Wyatt and Bat were intelligent but not necessarily educated young men, yet they and Charlie Bassett, the Ford County sheriff, were now responsible for enforcing the rudimentary and flawed system of justice trying to take hold on the frontier. If it worked in Dodge City, it could spread to the rest of the Wild West. And Wyatt and Bat were indeed still young men. In early July 1876—as the nation tried to swallow the astonishing news circulating about the Little Bighorn debacle—Wyatt was twenty-eight and Bat only twenty-two. They could not possibly have had any grand design about how to bring law and order to the wickedest town in the West. If there was any kind of plan, it was to get going with the lawing and see what came of it.
It helped the effort that both men made a good impression on others. Built into Wyatt’s lean, six-foot frame was a lot of taut muscle. When he wasn’t wearing a hat, people could better see his dark-blond hair and piercing blue eyes. His chin jutted in a determined way under a bushy dark mustache. He didn’t scare easily, and according to many who encountered him, he didn’t scare at all. As Bat would tell The Tombstone Prospector in 1910, “I think it was the distinguishing trait of Wyatt Earp, the leader of the Earp brothers, that more than any man I have ever known, he was devoid of physical fear. He feared the opinion of no one but himself and his self-respect was his creed.”

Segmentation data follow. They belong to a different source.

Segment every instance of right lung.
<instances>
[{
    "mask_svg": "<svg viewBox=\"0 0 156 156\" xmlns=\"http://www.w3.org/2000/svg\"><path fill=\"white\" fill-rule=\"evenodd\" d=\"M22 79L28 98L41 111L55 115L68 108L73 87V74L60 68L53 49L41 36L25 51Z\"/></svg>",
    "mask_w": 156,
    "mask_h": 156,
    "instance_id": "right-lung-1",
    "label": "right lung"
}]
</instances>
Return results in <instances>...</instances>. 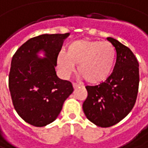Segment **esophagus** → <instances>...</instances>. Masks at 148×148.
<instances>
[{
    "label": "esophagus",
    "instance_id": "obj_1",
    "mask_svg": "<svg viewBox=\"0 0 148 148\" xmlns=\"http://www.w3.org/2000/svg\"><path fill=\"white\" fill-rule=\"evenodd\" d=\"M79 87V84H77V83H73V88L76 89L77 88H78Z\"/></svg>",
    "mask_w": 148,
    "mask_h": 148
}]
</instances>
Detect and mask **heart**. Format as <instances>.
Segmentation results:
<instances>
[{
  "label": "heart",
  "instance_id": "1",
  "mask_svg": "<svg viewBox=\"0 0 148 148\" xmlns=\"http://www.w3.org/2000/svg\"><path fill=\"white\" fill-rule=\"evenodd\" d=\"M115 56V49L109 42L79 39L69 45L66 54H59L57 64L65 77H68L77 65L80 76L86 82L95 84L110 77Z\"/></svg>",
  "mask_w": 148,
  "mask_h": 148
}]
</instances>
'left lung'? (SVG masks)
<instances>
[{"label": "left lung", "instance_id": "1", "mask_svg": "<svg viewBox=\"0 0 148 148\" xmlns=\"http://www.w3.org/2000/svg\"><path fill=\"white\" fill-rule=\"evenodd\" d=\"M116 50L111 75L99 85L87 86L88 98L82 104L86 117L100 127H110L123 120L136 100L139 64L132 51L113 38H107Z\"/></svg>", "mask_w": 148, "mask_h": 148}]
</instances>
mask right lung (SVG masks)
<instances>
[{"label": "right lung", "instance_id": "right-lung-1", "mask_svg": "<svg viewBox=\"0 0 148 148\" xmlns=\"http://www.w3.org/2000/svg\"><path fill=\"white\" fill-rule=\"evenodd\" d=\"M67 34H41L19 48L12 59L9 90L13 106L27 123L45 126L56 121L72 84L60 79L56 71L59 52ZM43 52L45 58H38Z\"/></svg>", "mask_w": 148, "mask_h": 148}]
</instances>
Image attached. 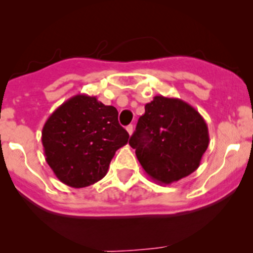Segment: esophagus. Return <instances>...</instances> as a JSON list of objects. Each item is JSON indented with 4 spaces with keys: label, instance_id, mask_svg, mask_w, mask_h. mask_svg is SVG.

Much of this was true for Bat, too, who had already survived several tough scrapes. His hair was darker than Wyatt’s and his shoulders were wider, and he was mostly muscle, too. He appeared a bit dapper with a brown bowler hat and an
occasionally twirled cane. Wyatt wore a white shirt, but otherwise his hat, pants, and boots were black. What Wyatt and Bat had come to know about each other included courage, not backing down, and loyalty to friends. For that time and place on the frontier, if any two men could lead a town-taming effort, those men were Wyatt Earp and Bat Masterson.
They would not be alone, of course. There were Joe Mason and Jim Masterson, and Bassett, who now had Bill Tilghman as undersheriff. For him, this was where and when one of the longest and most successful careers as a lawman began.
Tilghman was even younger than Bat, born on Independence Day in 1854 in Fort Dodge—the one in Iowa. He was hunting buffalo on the frontier before he turned sixteen, and it was during the next couple of years that he first encountered Wyatt and Bat. Like the latter, Tilghman was accompanied by an older brother, Richard. They, like other young men in hunting parties, worked long, hard days in difficult conditions and tried to stay away from Indians—but the Tilghman brothers were not successful, in that Richard was killed during a raid on their hunting camp. Bill was finished with hunting after that and went to work in a saloon in Dodge City. The owner didn’t have to worry about profits draining down Tilghman’s throat, as he was a teetotaler.
Tilghman would hold several significant law-enforcement positions over the years in Dodge City; then in 1889 he moved to Guthrie, Oklahoma, to become a lawman in Logan County, which was booming thanks to the land rush. Though wounded, he survived the Battle of Cimarron that year—fighting alongside Jim Masterson—the most famous gunfight of the Gray County War. With other colleagues, Tilghman tracked down the Wild Bunch and the Doolin-Dalton Gang, the latter a notorious band of brothers. (Theodore Roosevelt once stated, “Tilghman would charge hell with a bucket.”) In 1900 he became sheriff of Lincoln County, also in Oklahoma, and eleven years later he was appointed the chief of police in Oklahoma City.